The red carpet treament for the creative team behind Drones.

After calling in sick on a Friday, filmmaker Nico Sabenorio bought a last second plane ticket from Los Angeles to Tampa. The ticket and one night in a hotel were his main expenses for his Special Jury Mention short documentary Bout the Bout. To keep costs down for the three-day shoot, he slept in a car the second night and stayed up the third night until his plane left. The movie centers on a high school fight club in Southern Florida and was shot using only natural lighting on a Panasonic camera he borrowed from his employer, National Geographic. He credits a mentor for helping him scale down his ideas into something affordable, which he recommends for other micro budget filmmakers. “It’s tough… but if you develop that skill set and start watching things you like that were done on a budget you can afford, it will start to get the gears turning.”


Bout that Bout's Nico Sabenorio.

Other films take longer to make, like Jeremy Lambert’s feature documentary Biker Fox which took over three years and accumulated over 600 hours of footage. The movie follows the eccentric Tulsa bicyclist, nature enthusiast, fitness evangelist and all around oddball Biker Fox through his highs and lows by documenting his multiple arrests, hand feeding of raccoons, and antics at his salvage auto parts company. Over fifteen cameras were used throughout the shoot from Hi8 to cheap HD cameras – including cameras given to the subject to use on his own. Jeremy’s advice is that you don’t need fancy equipment to make your movie. “You don’t need the latest. You can shoot on VHS. Just use technology that makes sense [for your project].”

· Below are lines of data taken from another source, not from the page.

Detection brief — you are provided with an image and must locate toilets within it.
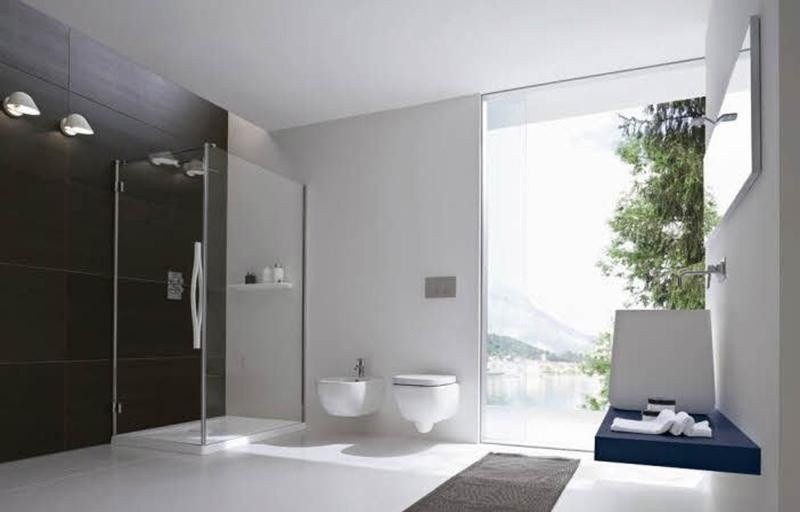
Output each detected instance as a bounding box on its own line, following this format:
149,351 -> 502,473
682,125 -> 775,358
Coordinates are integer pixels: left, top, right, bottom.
392,374 -> 461,433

Peter Ferdinando and Gerard Johnson of Tony.

While most of the microbudget movies were shot on digital, a few filmmakers shot inexpensive movies on film. For Britain’s Gerard Johnson – writer and director of Tony, the lonely psychopath next-door – his ability to make high quality shorts for a hundred pounds caught the attention of State of Play producer Paul Abbot. He gave £20,000 to expand the short of Tony into a feature. Gerard then went to the UK Film Council and got them to match Abbot’s amount, “which is literally nothing to do on a feature, especially on film,” he says. Next they managed to get Guy Ritchie’s DP from Rockin Rolla who used relationships with Fuji and Technicolor to keep the cost down. Having limited stock helped Gerard to be “more disciplined.” He workshopped the script for six months so that everybody knew exactly what they needed to do. “I was very precise on what I wanted.”